People attending the panel organized by ESDLA (Photo: Germán A. Quimbayo Ruiz)

Mexico, Brazil, Colombia, Ecuador, and Perú, were the countries in the panel. From territorial conflicts, mining, water vulnerability, and urban nature, the presentations in the panel fitted very well with the main ideas along the conference. Issues such as disputes, conflicts, identities, and democracy were in common along the presentations regardless of their different topics or approaches.

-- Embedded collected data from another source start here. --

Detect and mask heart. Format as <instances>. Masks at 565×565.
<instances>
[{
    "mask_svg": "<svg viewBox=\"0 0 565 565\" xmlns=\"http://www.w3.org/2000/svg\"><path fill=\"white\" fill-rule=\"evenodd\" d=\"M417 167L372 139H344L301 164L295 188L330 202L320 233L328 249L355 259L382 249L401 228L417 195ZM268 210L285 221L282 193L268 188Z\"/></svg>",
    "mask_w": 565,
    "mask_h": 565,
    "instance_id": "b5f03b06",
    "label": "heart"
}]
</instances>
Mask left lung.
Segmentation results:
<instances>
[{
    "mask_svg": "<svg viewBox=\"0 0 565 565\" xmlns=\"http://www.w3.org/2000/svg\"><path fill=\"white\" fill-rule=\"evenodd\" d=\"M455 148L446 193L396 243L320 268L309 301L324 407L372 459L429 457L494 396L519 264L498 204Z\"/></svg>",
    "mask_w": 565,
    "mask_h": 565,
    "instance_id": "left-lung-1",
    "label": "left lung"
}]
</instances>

Latin American complex realities and experiences can also bring learnings to current planetary challenges on democracy, climate change, and humanitarian crisis. Although social justice claims in Latin America are nothing new, environment and climate change are mobilizing old and new struggles for life, dignity, and other ways of social and economic development. In such struggles, there is a pursuing desire on democracy, which such, at the same, it is at stake because of new forms of exploitation (rural and urban) driven by social and environmental injustices, corruption and crime, escalating violence, and the uprising of authoritarian regimes.

Unfortunately, Latin America is the deadliest region for environmental activists, and according to Global Witness almost four environmental defenders a week were killed in 2017. Despite this desolating panorama, the realities in every day tend to have more nuances that deserve a deep scrutiny from researchers and research activists. In so doing, it can provide not only denouncing social and environmental injustices but stories of hope and innovation towards sustainability transitions.

It is very important that research in such frame transcend its place of privilege, and that may be is the greatest learning from NOLAN. For instance, along the conference were highlighted concerns such as the new chapter in the history of dependency of the exploitation of natural resources in the region, the multiple obstacles and threats to peacebuilding in Colombia, humanitarian crisis faced by Venezuelan and Central American refugees, impunity of violence in Mexico, or the outcomes after “the marathon election” of this year in the region upon a recent weakening of left-wing and progressive forces.

One of the keynote speakers: research Professor Monica Serrano (Photo: Violeta Gutiérrez-Zamora).

In fact, participants signed a call for solidarity with democratic forces in Brazil at the eve of the last presidential elections, where the far-right candidate Jair Bolsonaro was finally elected as a new president on past October 28th.

In sum, the experience in NOLAN was fruitful for ESDLA group, and it is a fist but strong step to strengthen ties between and among researchers interested in Latin America and its democratic challenges, which are after all environmental.